Non glassy ground-state in a long-range antiferromagnetic frustrated model in the hypercubic cell

TL;DR

This paper investigates a long-range antiferromagnetic model on a hypercube, revealing conditions for stable antiferromagnetic phases and identifying a non-glassy, infinitely degenerate ground state depending on the hypercube dimension.

Contribution

It introduces a novel analysis of a hypercube-based antiferromagnetic model linked to Boolean functions, highlighting phase behavior and ground state degeneracy.

Findings

Low temperature antiferromagnetic phase exists for certain dimensions

Ground state is infinitely degenerated and non-glassy in some regimes

Results also extend to ferromagnetic version of the model

Abstract

We analize the statistical mechanics of a long-range antiferromagnetic model defined on a D-dimensional hypercube, both at zero and finite temperatures.
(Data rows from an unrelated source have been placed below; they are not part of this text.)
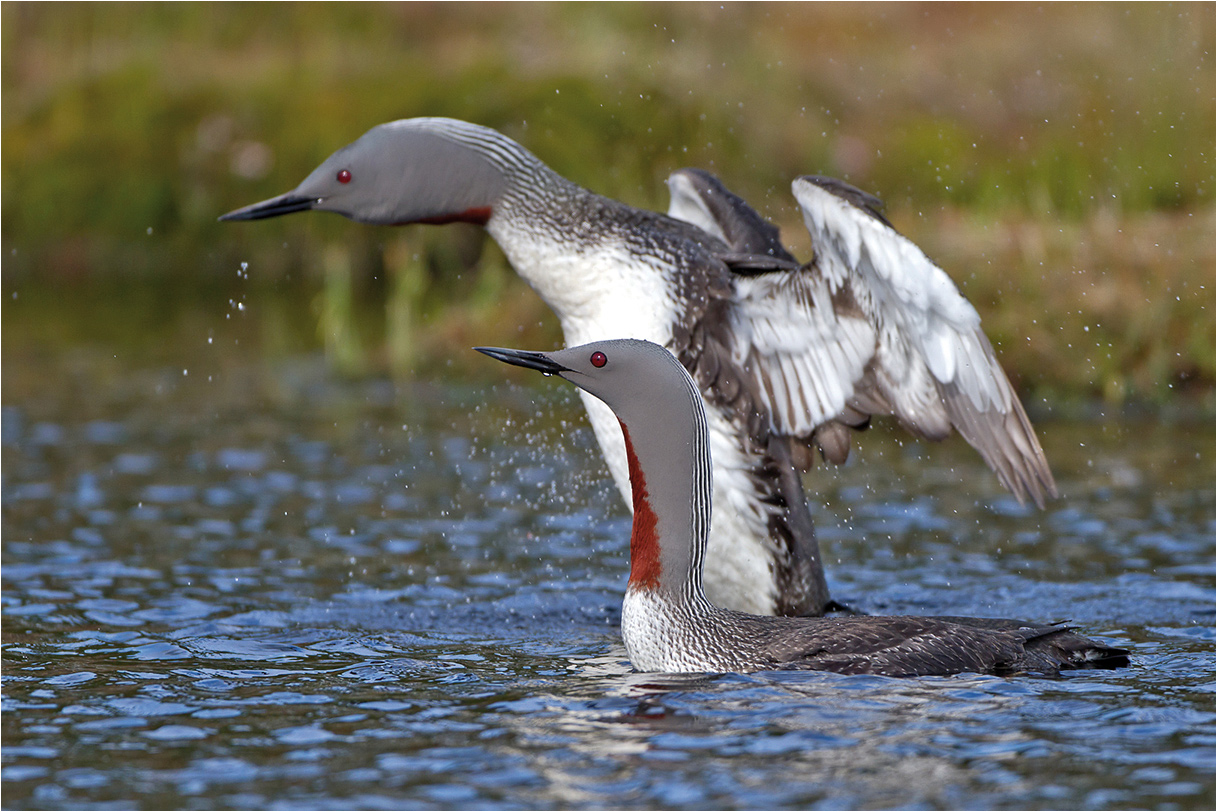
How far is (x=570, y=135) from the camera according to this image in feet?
59.7

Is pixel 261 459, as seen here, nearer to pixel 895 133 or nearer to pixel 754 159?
pixel 754 159

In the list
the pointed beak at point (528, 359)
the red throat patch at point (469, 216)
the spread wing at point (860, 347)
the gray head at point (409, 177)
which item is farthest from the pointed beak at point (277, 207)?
the spread wing at point (860, 347)

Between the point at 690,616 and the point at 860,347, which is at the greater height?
the point at 860,347

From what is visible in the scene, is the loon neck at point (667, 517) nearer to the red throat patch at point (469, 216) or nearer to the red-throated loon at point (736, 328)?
the red-throated loon at point (736, 328)

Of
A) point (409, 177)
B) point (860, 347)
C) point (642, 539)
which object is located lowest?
point (642, 539)

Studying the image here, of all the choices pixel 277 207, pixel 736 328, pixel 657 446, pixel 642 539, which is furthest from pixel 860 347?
pixel 277 207

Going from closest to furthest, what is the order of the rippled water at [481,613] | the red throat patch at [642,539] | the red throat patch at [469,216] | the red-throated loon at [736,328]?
the rippled water at [481,613] → the red throat patch at [642,539] → the red-throated loon at [736,328] → the red throat patch at [469,216]

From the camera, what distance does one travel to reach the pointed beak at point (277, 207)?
6.68 metres

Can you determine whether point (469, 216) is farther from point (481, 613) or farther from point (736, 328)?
point (481, 613)

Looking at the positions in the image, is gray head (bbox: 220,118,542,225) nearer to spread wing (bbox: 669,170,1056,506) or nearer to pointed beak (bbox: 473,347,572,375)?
spread wing (bbox: 669,170,1056,506)

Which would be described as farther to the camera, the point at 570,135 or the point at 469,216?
the point at 570,135

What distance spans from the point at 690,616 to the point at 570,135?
42.5 ft

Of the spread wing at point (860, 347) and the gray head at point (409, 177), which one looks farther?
the gray head at point (409, 177)

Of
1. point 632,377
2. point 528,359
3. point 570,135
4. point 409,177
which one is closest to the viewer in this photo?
point 528,359
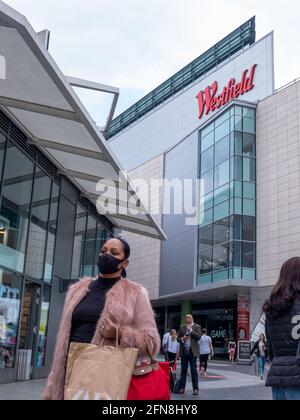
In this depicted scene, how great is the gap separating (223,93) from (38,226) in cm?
2733

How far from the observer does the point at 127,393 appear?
254cm

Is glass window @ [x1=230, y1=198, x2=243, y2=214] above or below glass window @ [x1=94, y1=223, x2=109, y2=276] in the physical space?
above

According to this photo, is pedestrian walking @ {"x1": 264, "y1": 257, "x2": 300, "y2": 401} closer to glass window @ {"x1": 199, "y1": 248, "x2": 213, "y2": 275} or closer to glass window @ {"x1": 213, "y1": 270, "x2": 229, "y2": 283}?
glass window @ {"x1": 213, "y1": 270, "x2": 229, "y2": 283}

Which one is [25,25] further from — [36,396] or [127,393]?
[36,396]

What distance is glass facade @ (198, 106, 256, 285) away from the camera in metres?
30.7

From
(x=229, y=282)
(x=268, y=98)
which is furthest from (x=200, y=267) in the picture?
(x=268, y=98)

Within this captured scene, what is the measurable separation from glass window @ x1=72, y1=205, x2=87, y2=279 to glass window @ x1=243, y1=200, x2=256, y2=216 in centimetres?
1725

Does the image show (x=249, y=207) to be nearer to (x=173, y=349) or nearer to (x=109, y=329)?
(x=173, y=349)

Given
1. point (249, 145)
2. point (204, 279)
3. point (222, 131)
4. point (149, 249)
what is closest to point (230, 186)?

The associated Hamiltonian is derived from a recently proposed complexity measure of Boolean functions, in the context of neural networks learning processes. We show that, depending of the value of D, the system either presents a low temperature antiferromagnetic stable phase or the global antiferromagnetic order disappears at any temperature. In the last case the ground state is an infinitely degenerated non-glassy one, composed by two equal size anti-aligned antiferromagnetic domains. We also present some results for the ferromagnetic version of the model.